The barbed wire fencing on a 30-km stretch near the railway track in Amreli is required to save the lives of Asiatic lions, he said in the letter.

The Gir national park and wildlife sanctuary in western is the only habitat for Asiatic lions.

Notably, three Asiatic lion cubs were crushed to death under a goods train near Pipavav station in Amreli last week.

The accident had occurred when a lioness and three cubs were crossing the railway track near Rampara village close to Pipavav as the train was going to Surendranagar, Nathwani mentioned in his letter.

He also cited some earlier mishaps in which two lionesses were run over by a goods train near Pipavav in January 2014, a lion was mowed down by a train near Savarkundla in February last year and a cub was crushed to death by a goods train near Bherai at Rajula in May.

Nathwani said that the officials had earlier assured that the speed of trains near Gir forest in Amreli would be reduced but it has not happened leading to accidents involving the Asiatic lions.

Nathwani requested Prabhu to also consider the demand of not running goods trains during morning and evening hours when there is more movement of lions on rail track in Amreli.
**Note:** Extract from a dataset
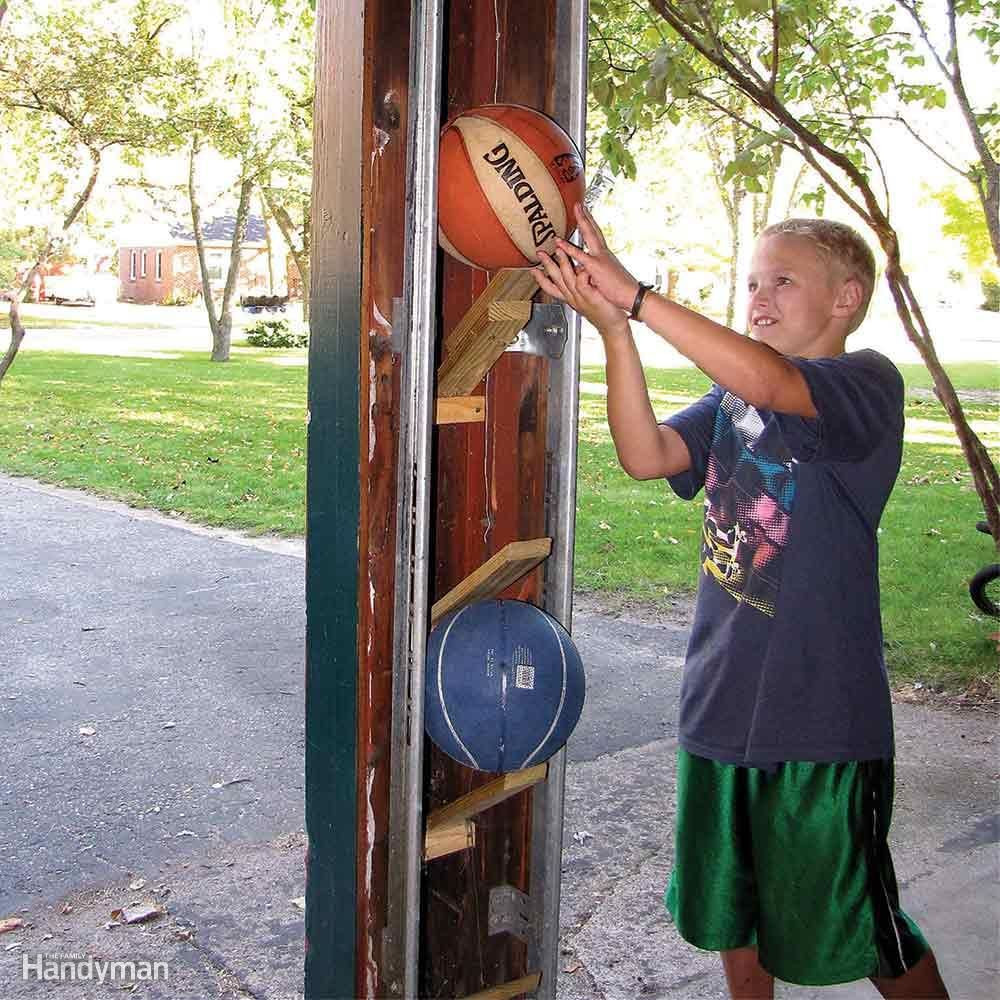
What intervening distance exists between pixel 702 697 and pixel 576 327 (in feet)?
2.72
He also demanded that training be imparted to more train drivers to sensitise them about lions, on why the big cats need to be protected and what can they (drivers) can do to ensure the safety of animals, if found on tracks.

The lion population has steadily increased in Gir forest, more than doubling from a low of 180 in 1974 to 411 big cats as of April 2010, sources said.

Nearly 100-150 lions have permanently settled in the coastal areas around Rajula and Jafrabad towns of Amreli.